Letzten Endes können die "Homburger-Jungs" ihren Erfolg zum dritten Mal in Folge versilbern und mit dem Sieg über Ulm ihren Ruf als Turniermannschaft wieder einmal untermauern. Nach dem Schlusspfiff gibt es kein Halten mehr. Alles stürmt den Rasen. Anhänger anderer Universitäten stimmten in die Siegeslieder mit ein. Ein Meer von Fahnen und Jubelrufen. Auf der Tribüne werden Bengalische Feuer gezündet. Auch die Ulmer applaudieren und singen als faire Verlierer.

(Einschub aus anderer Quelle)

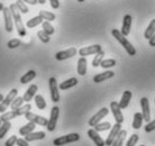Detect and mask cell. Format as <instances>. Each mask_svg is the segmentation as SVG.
I'll return each instance as SVG.
<instances>
[{
    "mask_svg": "<svg viewBox=\"0 0 155 146\" xmlns=\"http://www.w3.org/2000/svg\"><path fill=\"white\" fill-rule=\"evenodd\" d=\"M132 16L130 15H125L124 19H123V26H121V34L124 36H128L129 33H130V28H132Z\"/></svg>",
    "mask_w": 155,
    "mask_h": 146,
    "instance_id": "obj_15",
    "label": "cell"
},
{
    "mask_svg": "<svg viewBox=\"0 0 155 146\" xmlns=\"http://www.w3.org/2000/svg\"><path fill=\"white\" fill-rule=\"evenodd\" d=\"M43 22H44V20H43L39 16H35V17H33V18H31V19L27 20L26 26H27V28H35L36 26L41 25Z\"/></svg>",
    "mask_w": 155,
    "mask_h": 146,
    "instance_id": "obj_28",
    "label": "cell"
},
{
    "mask_svg": "<svg viewBox=\"0 0 155 146\" xmlns=\"http://www.w3.org/2000/svg\"><path fill=\"white\" fill-rule=\"evenodd\" d=\"M154 102H155V100H154Z\"/></svg>",
    "mask_w": 155,
    "mask_h": 146,
    "instance_id": "obj_54",
    "label": "cell"
},
{
    "mask_svg": "<svg viewBox=\"0 0 155 146\" xmlns=\"http://www.w3.org/2000/svg\"><path fill=\"white\" fill-rule=\"evenodd\" d=\"M88 136L90 137V139H92V142L96 144V146H106L105 141L102 139V137L99 135V133L94 128L88 131Z\"/></svg>",
    "mask_w": 155,
    "mask_h": 146,
    "instance_id": "obj_16",
    "label": "cell"
},
{
    "mask_svg": "<svg viewBox=\"0 0 155 146\" xmlns=\"http://www.w3.org/2000/svg\"><path fill=\"white\" fill-rule=\"evenodd\" d=\"M48 85H50V91H51V99L53 102H58L60 101V91H58V81L55 78H50L48 80Z\"/></svg>",
    "mask_w": 155,
    "mask_h": 146,
    "instance_id": "obj_6",
    "label": "cell"
},
{
    "mask_svg": "<svg viewBox=\"0 0 155 146\" xmlns=\"http://www.w3.org/2000/svg\"><path fill=\"white\" fill-rule=\"evenodd\" d=\"M20 45H21V41H20L19 38H12L7 43L8 48H10V50H12V48H17V47L20 46Z\"/></svg>",
    "mask_w": 155,
    "mask_h": 146,
    "instance_id": "obj_40",
    "label": "cell"
},
{
    "mask_svg": "<svg viewBox=\"0 0 155 146\" xmlns=\"http://www.w3.org/2000/svg\"><path fill=\"white\" fill-rule=\"evenodd\" d=\"M36 75H37L36 71H34V70H29V71H27L23 77L20 78V83L26 85V83H28V82H31V81L34 80V79L36 78Z\"/></svg>",
    "mask_w": 155,
    "mask_h": 146,
    "instance_id": "obj_24",
    "label": "cell"
},
{
    "mask_svg": "<svg viewBox=\"0 0 155 146\" xmlns=\"http://www.w3.org/2000/svg\"><path fill=\"white\" fill-rule=\"evenodd\" d=\"M104 58H105V53H104V51H100L99 53L96 54L94 58L92 60V66L93 68H98V66H100L101 62H102Z\"/></svg>",
    "mask_w": 155,
    "mask_h": 146,
    "instance_id": "obj_32",
    "label": "cell"
},
{
    "mask_svg": "<svg viewBox=\"0 0 155 146\" xmlns=\"http://www.w3.org/2000/svg\"><path fill=\"white\" fill-rule=\"evenodd\" d=\"M25 4H28V5H36L38 4V0H23Z\"/></svg>",
    "mask_w": 155,
    "mask_h": 146,
    "instance_id": "obj_47",
    "label": "cell"
},
{
    "mask_svg": "<svg viewBox=\"0 0 155 146\" xmlns=\"http://www.w3.org/2000/svg\"><path fill=\"white\" fill-rule=\"evenodd\" d=\"M42 28H43V31L45 32L47 35H53L55 33V29H54V27L52 26V24H51V22H43L42 23Z\"/></svg>",
    "mask_w": 155,
    "mask_h": 146,
    "instance_id": "obj_33",
    "label": "cell"
},
{
    "mask_svg": "<svg viewBox=\"0 0 155 146\" xmlns=\"http://www.w3.org/2000/svg\"><path fill=\"white\" fill-rule=\"evenodd\" d=\"M37 90H38V87L36 85H31L28 87V89L26 90V92L24 93L23 96V99H24V102H29L34 97L36 96V92H37Z\"/></svg>",
    "mask_w": 155,
    "mask_h": 146,
    "instance_id": "obj_17",
    "label": "cell"
},
{
    "mask_svg": "<svg viewBox=\"0 0 155 146\" xmlns=\"http://www.w3.org/2000/svg\"><path fill=\"white\" fill-rule=\"evenodd\" d=\"M77 53H78L77 48H75V47H71V48H68V50L58 52V53L55 54V58H56L58 61H64V60L73 58Z\"/></svg>",
    "mask_w": 155,
    "mask_h": 146,
    "instance_id": "obj_12",
    "label": "cell"
},
{
    "mask_svg": "<svg viewBox=\"0 0 155 146\" xmlns=\"http://www.w3.org/2000/svg\"><path fill=\"white\" fill-rule=\"evenodd\" d=\"M37 37L39 38V41L42 43H44V44H47V43L50 42V39H51V37H50V35H47L45 32L43 31H39V32H37Z\"/></svg>",
    "mask_w": 155,
    "mask_h": 146,
    "instance_id": "obj_39",
    "label": "cell"
},
{
    "mask_svg": "<svg viewBox=\"0 0 155 146\" xmlns=\"http://www.w3.org/2000/svg\"><path fill=\"white\" fill-rule=\"evenodd\" d=\"M24 104V99H23V97H16L15 99L12 100V105H10V107H12V110H16V109H18L19 107H21Z\"/></svg>",
    "mask_w": 155,
    "mask_h": 146,
    "instance_id": "obj_37",
    "label": "cell"
},
{
    "mask_svg": "<svg viewBox=\"0 0 155 146\" xmlns=\"http://www.w3.org/2000/svg\"><path fill=\"white\" fill-rule=\"evenodd\" d=\"M10 128H12L10 121H5V123L1 124V126H0V139L4 138L5 136H6V134L10 131Z\"/></svg>",
    "mask_w": 155,
    "mask_h": 146,
    "instance_id": "obj_31",
    "label": "cell"
},
{
    "mask_svg": "<svg viewBox=\"0 0 155 146\" xmlns=\"http://www.w3.org/2000/svg\"><path fill=\"white\" fill-rule=\"evenodd\" d=\"M101 50V45L99 44H94V45H91V46H85V47H82L79 50V55L80 56H88V55H92V54H97L99 53Z\"/></svg>",
    "mask_w": 155,
    "mask_h": 146,
    "instance_id": "obj_11",
    "label": "cell"
},
{
    "mask_svg": "<svg viewBox=\"0 0 155 146\" xmlns=\"http://www.w3.org/2000/svg\"><path fill=\"white\" fill-rule=\"evenodd\" d=\"M148 44H150V46L152 47H155V34L152 36L151 38L148 39Z\"/></svg>",
    "mask_w": 155,
    "mask_h": 146,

"Jetzt feiere ich die ganze Nacht. Geschlafen wird am Sonntag auf der Rückfahrt." Diese Ansicht teilt Lorenz mit hunderten anderen Teilnehmern, die nach dem Finale noch etwas erleben wollen. Und tatsächlich der Stimmungs-Höhepunkt wird zu später Stunde erreicht, als mit einer grandiosen Party am Samstagabend der Turnierabschnitt der Medimeisterschaften abgeschlossen wird.
Das Entscheidende an diesem Turnier stimmte am Ende allemal: das Erlebnis. Wir sind gespannt, was nächstes Jahr in der Wundertüte namens "Medimeisterschaften" steckt. Geht es nach den vergangenen Turnieren, darf man ein grandioses Wochenende erwarten.